Mais, en la matière, la difficulté est double. S’agissant de l’État, il a dû, impécuniosité aidant et après deux décennies d’ajustement structurel, réduire à peu de chose le soutien qu’il apportait vaille que vaille à l’agriculture. En outre, il manque de l’autorité morale et technique, des capacités ainsi que des appuis extérieurs nécessaires pour concevoir des stratégies de développement rural, les décliner en politiques agricoles cohérentes avec la finalité poursuivie et les mettre en œuvre dans la durée, ce qui appelle, entre autres, une plus grande maîtrise du rythme et des modalités d’ouverture sur l’extérieur.

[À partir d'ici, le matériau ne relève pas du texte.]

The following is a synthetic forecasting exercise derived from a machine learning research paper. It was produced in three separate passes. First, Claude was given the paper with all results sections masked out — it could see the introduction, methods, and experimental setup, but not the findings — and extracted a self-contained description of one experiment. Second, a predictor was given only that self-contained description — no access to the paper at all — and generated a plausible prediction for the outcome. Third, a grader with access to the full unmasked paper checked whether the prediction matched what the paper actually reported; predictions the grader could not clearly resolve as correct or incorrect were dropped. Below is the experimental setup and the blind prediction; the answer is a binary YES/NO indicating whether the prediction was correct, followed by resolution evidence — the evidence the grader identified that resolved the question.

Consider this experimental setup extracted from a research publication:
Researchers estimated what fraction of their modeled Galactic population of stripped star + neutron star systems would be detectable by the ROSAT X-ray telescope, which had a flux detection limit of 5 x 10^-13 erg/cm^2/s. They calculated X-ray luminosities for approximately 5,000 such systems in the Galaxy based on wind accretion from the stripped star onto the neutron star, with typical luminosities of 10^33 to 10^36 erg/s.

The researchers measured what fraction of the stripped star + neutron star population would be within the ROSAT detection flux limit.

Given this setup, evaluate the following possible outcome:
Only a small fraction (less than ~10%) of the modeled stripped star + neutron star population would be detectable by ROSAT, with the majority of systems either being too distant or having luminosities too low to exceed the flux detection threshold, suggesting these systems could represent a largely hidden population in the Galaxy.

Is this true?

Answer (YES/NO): NO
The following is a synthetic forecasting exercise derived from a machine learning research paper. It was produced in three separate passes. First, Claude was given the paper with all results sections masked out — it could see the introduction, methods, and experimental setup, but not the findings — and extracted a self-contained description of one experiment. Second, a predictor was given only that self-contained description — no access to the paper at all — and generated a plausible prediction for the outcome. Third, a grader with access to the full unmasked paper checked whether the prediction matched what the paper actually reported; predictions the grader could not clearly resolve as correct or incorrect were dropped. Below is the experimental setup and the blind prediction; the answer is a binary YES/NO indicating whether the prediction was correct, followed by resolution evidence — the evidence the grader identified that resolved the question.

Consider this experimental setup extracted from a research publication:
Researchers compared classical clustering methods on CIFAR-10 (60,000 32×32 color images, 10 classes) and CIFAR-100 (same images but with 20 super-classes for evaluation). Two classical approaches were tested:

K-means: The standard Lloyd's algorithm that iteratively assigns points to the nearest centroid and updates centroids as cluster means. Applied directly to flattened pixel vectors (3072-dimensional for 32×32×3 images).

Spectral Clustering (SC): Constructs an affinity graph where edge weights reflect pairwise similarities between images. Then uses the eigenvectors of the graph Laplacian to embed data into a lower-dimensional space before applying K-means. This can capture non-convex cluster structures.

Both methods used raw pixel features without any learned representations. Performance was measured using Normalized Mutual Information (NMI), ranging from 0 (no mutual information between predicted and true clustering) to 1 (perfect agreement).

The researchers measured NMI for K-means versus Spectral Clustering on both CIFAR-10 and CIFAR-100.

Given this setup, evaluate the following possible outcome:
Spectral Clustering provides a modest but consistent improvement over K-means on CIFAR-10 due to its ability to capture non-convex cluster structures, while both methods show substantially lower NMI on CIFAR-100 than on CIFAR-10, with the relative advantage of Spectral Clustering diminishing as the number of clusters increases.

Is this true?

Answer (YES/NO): NO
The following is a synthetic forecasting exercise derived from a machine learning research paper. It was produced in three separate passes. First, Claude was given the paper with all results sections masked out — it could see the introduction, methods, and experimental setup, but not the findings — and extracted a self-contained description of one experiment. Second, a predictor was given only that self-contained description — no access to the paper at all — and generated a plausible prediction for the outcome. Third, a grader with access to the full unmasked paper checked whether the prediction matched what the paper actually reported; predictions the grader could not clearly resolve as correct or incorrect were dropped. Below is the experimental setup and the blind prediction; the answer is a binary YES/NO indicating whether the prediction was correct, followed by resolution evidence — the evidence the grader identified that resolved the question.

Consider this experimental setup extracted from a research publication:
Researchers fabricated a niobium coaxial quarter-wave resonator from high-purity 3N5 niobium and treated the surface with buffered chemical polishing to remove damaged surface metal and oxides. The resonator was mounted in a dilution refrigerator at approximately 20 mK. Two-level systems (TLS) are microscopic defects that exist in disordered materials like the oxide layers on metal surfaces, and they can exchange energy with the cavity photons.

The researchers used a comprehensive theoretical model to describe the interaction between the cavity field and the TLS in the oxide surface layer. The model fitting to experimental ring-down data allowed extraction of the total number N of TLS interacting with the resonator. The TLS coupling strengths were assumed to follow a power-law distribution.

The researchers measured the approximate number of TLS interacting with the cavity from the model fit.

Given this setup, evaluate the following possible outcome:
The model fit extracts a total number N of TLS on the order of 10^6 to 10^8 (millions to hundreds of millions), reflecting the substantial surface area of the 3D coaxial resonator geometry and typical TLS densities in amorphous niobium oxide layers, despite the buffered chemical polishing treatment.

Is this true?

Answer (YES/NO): NO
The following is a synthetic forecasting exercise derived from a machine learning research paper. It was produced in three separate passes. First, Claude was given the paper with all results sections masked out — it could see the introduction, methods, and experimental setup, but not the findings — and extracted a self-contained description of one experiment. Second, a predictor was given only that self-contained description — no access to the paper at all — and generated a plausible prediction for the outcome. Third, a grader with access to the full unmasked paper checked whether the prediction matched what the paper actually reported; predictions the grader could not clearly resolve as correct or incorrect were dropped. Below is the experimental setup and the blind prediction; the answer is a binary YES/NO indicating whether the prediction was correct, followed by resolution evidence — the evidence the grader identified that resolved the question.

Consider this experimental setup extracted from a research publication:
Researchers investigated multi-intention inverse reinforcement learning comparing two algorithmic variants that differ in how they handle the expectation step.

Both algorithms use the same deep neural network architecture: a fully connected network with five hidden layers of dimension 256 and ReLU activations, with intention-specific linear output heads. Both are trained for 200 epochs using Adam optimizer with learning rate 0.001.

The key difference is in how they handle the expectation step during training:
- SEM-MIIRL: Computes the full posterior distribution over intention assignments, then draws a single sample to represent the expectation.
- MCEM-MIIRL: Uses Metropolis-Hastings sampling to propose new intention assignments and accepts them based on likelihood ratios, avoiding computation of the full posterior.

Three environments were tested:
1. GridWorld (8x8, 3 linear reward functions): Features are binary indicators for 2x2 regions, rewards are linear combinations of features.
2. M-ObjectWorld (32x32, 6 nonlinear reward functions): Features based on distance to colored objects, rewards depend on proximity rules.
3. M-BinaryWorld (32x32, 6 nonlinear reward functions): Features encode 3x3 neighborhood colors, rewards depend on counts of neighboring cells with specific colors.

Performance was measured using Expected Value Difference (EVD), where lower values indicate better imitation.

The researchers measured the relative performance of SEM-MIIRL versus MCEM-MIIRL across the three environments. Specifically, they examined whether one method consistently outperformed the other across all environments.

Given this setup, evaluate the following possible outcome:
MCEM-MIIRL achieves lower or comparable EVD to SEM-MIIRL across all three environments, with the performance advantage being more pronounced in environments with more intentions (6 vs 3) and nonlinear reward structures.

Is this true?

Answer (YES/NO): NO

En ce qui concerne les organisations paysannes et bien qu’elles aient fait, en un laps de temps relativement court, des progrès étonnants, elles restent très imparfaitement implantées dans le monde rural. De plus, elles sont encore à se chercher et balancent entre différents rôles qui ne sont pas nécessairement compatibles tels le syndicalisme agricole, la fonction de porte voix politique des campagnes et le partenariat avec les acteurs économiques opérant à l’amont et à l’aval des activités agricoles proprement dites. Interlocuteurs sans doute incontournables à terme, elles sont aujourd’hui plus souvent écoutées qu’entendues.
Outre ce dossier central, le présent numéro comprend plusieurs articles de varia. Les uns, dans le prolongement de travaux antérieurs sur la crise ivoirienne dont Afrique Contemporaine a rendu compte, explorent le rôle positif des autorités traditionnelles dans la gestion des conflits ou les problèmes de réinsertion des populations burkinabè déplacées par la violence. D’autres traitent de la relation entre les enfants des rues et l’espace urbain qui est leur lieu de vie, ainsi que du renouveau de l’artisanat textile traditionnel en pays Mossi.
Le prochain numéro de la revue proposera un dossier sur le thème des conflits et du développement, tout à la fois nouveau paradigme de l’aide et recherche de la pierre philosophale.